A power transmission company says it will locate a regional hub in Little Rock, a move that company officials say will bring between 30 and 50 high paying jobs to the state in the near future.
Governor Mike Beebe and Little Rock Mayor Mark Stodola joined state economic development officials as well as representatives from Midcontinent Independent Systems Operator, or MISO, at the state Capitol to announce the new jobs.
MISO handles power transmitted on the nation’s electric grid and Beebe said the mostly-high tech jobs would pay an average of $85,000 a year.
MISO President and CEO John Bear said Little Rock was an easy choice for locating its regional hub.
“I think when you look at the central geographic location, you look at the great quality of life you have here, the excellent workforce and the colleges and universities that can support the high tech folks that we need, it was a very easy choice,” Bear said.
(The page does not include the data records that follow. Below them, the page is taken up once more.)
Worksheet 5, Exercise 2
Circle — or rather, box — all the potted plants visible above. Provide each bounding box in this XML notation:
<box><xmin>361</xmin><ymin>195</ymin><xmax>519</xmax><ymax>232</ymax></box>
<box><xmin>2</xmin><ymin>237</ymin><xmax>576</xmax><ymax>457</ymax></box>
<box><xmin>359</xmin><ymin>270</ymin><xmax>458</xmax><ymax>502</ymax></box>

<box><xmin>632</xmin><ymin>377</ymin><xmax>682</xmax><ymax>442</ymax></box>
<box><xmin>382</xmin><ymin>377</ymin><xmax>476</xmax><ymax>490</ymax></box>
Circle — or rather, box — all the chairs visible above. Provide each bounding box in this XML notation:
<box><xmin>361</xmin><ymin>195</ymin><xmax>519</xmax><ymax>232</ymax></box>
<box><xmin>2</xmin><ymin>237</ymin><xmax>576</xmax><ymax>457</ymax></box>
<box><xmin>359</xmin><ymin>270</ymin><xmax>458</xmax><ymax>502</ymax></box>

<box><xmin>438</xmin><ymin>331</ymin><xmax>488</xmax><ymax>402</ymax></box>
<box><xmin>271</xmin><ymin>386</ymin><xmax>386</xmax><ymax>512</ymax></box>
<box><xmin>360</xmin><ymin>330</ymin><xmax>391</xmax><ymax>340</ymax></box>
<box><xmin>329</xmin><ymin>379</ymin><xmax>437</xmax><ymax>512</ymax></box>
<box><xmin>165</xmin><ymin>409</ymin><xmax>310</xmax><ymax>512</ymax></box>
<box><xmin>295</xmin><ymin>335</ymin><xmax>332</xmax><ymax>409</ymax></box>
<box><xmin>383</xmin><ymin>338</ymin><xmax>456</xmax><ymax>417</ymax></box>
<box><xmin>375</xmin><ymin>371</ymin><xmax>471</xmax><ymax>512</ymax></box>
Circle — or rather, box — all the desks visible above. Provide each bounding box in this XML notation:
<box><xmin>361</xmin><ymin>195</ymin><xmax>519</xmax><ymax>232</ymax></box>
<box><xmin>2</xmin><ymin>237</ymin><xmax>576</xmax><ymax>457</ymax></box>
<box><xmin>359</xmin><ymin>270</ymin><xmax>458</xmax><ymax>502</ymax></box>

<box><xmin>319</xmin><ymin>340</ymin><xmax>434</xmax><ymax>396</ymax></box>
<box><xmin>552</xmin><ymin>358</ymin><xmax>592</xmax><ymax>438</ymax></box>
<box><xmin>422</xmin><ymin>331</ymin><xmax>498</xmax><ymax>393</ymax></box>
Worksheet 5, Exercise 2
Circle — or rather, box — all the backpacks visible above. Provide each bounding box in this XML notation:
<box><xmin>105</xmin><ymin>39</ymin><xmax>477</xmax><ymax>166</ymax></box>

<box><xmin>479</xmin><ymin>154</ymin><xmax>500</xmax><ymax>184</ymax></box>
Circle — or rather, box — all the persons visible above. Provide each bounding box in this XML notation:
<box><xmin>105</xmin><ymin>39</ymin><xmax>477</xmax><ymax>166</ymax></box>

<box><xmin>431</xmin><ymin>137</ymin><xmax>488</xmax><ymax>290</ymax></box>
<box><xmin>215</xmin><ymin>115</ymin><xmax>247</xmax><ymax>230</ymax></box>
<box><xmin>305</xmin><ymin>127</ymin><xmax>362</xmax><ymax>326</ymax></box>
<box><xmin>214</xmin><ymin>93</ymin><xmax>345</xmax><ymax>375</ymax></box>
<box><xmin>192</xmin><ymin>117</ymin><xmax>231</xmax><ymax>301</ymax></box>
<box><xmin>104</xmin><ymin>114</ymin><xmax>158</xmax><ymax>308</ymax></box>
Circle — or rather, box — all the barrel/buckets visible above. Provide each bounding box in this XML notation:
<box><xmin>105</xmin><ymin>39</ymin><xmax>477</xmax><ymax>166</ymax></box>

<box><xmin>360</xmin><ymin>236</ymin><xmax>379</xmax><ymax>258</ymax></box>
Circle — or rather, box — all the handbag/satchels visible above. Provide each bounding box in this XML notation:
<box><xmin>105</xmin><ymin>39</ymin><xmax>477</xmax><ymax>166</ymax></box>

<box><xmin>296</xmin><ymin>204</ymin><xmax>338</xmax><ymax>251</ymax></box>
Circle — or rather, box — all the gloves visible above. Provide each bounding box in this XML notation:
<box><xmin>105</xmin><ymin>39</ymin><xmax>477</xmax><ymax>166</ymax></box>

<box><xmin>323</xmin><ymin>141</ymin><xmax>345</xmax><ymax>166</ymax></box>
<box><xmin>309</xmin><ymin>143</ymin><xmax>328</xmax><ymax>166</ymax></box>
Colette Honorable, chairman of the state Public Service Commission, which gave approval for the company to operate in the state, said MISO coming to Arkansas is part of a significant change for state power utilities that she said should lead to savings for rate payers.
“All of Arkansas’s electric utilities will belong to a regional transmission organization, either the Southwest Power Pool or MISO,” Honorable said.
Honorable said the change would end money from Arkansas ratepayers going toward energy production in other states.
Stodola said MISO deciding to locate in the city would reflect well on the city. “People are going to look at us and say, ‘How did we land all these transmission suppliers?’” Stodola said.
MISO officials say they will be looking over the next 12 to 18 months for a suitable location for the company’s headquarters.